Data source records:
# # # # # # #

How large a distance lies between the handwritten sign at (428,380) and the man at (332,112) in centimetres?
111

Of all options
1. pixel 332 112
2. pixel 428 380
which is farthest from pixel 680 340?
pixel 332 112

# # # # # # #

#### To be done
Return the lines of the items above, beginning with the line that contains "Of all options" and continuing through the final line of the items, copied verbatim.

#### Complete answer
Of all options
1. pixel 332 112
2. pixel 428 380
which is farthest from pixel 680 340?
pixel 332 112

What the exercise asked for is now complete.